Презрительно фыркнув, Шоппенхауер обратился к Веберу.
— Недурные порядки, не правда ли?
— Угу, восхитительно! Но, может, не следует подозревать хозяина отеля в преднамеренности? Он, наверное, и понятия не имеет о важности фиксации следов. Меня больше заинтересовала занятость рендсхагенской полиции. Господин Геердтс, вы там знаете кого-нибудь?
— Да, начальник уголовной полиции представлен в моей коллекции. Вероятно, ему будет очень приятно, если я не смогу устроить выставку в Рендсхагене.
— Почему этот человек оказался в вашей коллекции? — спросил Вебер, хотя ответ был ему уже известен.
— Я располагаю подробной информацией об этом господине, — ответил Геердтс. — Прежде всего он является эсэсовцем с довольно малым номером партийного билета. Вам известно, что это означает?

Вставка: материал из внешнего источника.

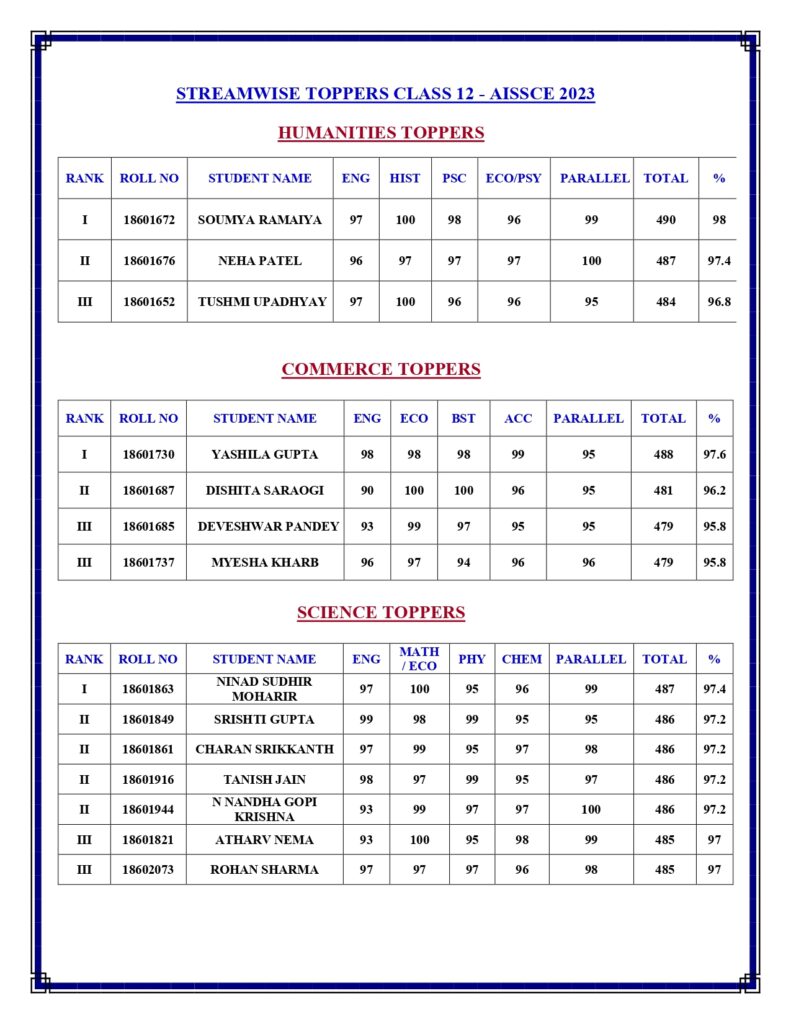 STREAMWISE TOPPERS CLASS 12 - AISSCE 2023

HUMANITIES TOPPERS

| RANK | ROLL NO | STUDENT NAME | ENG | HIST | PSC | ECO/PSY | PARALLEL | TOTAL | % |
|---|---|---|---|---|---|---|---|---|---|
| I | 18601672 | SOUMYA RAMAIYA | 97 | 100 | 98 | 96 | 99 | 490 | 98 |
| II | 18601676 | NEHA PATEL | 96 | 97 | 97 | 97 | 100 | 487 | 97.4 |
| III | 18601652 | TUSHMI UPADHYAY | 97 | 100 | 96 | 96 | 95 | 484 | 96.8 |

COMMERCE TOPPERS

| RANK | ROLL NO | STUDENT NAME | ENG | ECO | BST | ACC | PARALLEL | TOTAL | % |
|---|---|---|---|---|---|---|---|---|---|
| I | 18601730 | YASHILA GUPTA | 98 | 98 | 98 | 99 | 95 | 488 | 97.6 |
| II | 18601687 | DISHITA SARAOGI | 90 | 100 | 100 | 96 | 95 | 481 | 96.2 |
| III | 18601685 | DEVESHWAR PANDEY | 93 | 99 | 97 | 95 | 95 | 479 | 95.8 |
| III | 18601737 | MYESHA KHARB | 96 | 97 | 94 | 96 | 96 | 479 | 95.8 |

SCIENCE TOPPERS

| RANK | ROLL NO | STUDENT NAME | ENG | MATH / ECO | PHY | CHEM | PARALLEL | TOTAL | % |
|---|---|---|---|---|---|---|---|---|---|
| I | 18601863 | NINAD SUDHIR MOHARIR | 97 | 100 | 95 | 96 | 99 | 487 | 97.4 |
| II | 18601849 | SRISHTI GUPTA | 99 | 98 | 99 | 95 | 95 | 486 | 97.2 |
| II | 18601861 | CHARAN SRIKKANTH | 97 | 99 | 95 | 97 | 98 | 486 | 97.2 |
| II | 18601916 | TANISH JAIN | 98 | 97 | 99 | 95 | 97 | 486 | 97.2 |
| II | 18601944 | N NANDHA GOPI KRISHNA | 93 | 99 | 97 | 97 | 100 | 486 | 97.2 |
| III | 18601821 | ATHARV NEMA | 93 | 100 | 95 | 98 | 99 | 485 | 97 |
| III | 18602073 | ROHAN SHARMA | 97 | 97 | 97 | 96 | 98 | 485 | 97 |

— Он очень рано вступил в организацию, возможно, еще до захвата власти Гитлером, — холодно заметил Вебер.
Геердтс кивнул и продолжил:
— После захвата власти началась его карьера, и задолго до начала войны он сидел уже в главном управлении имперской безопасности и имел звание штурмбанфюрера.
— Главное управление подчинялось Гиммлеру?
— Да. После поражения ведомство было объявлено международным военным трибуналом в Нюрнберге преступным институтом власти, а его ответственные сотрудники подверглись уголовному преследованию.
— И как это преследование выглядело?
— Вы же видите. Сегодня он руководит всей рендсхагенской уголовной полицией.
— Как зовут этого парня?
— Драхвитц. Доктор Драхвитц.
— Если и правильно понял, у всех этих людей, о которых вы рассказываете, есть нечто общее. В нацистские времена при исполнении служебных обязанностей они позволяли себе кое-какие вольности, а сегодня им доверены важные государственные посты. Вряд ли стоит искать преступника в этом кругу. У них просто отсутствует мотив.
— За исключением одного человека.
— И кто же он?
— Штандартенфюрер доктор Эрих Флюгер! Он был руководителем группы особых поручений в оккупированной России. Каждая армия имела такую специальную команду, отвечающую за политическую безопасность на оккупированных территориях. Охота шла за партизанами, коммунистами и евреями. Массовые захоронения устилают путь этих команд. Флюгер был их начальником. На его счету, как доказано, убийства двенадцати тысяч человек. В тысяча девятьсот сорок шестом году он бежал под вымышленным именем — он назвался тогда Айлером — в Южную Америку, и с тех пор о нем не было вестей.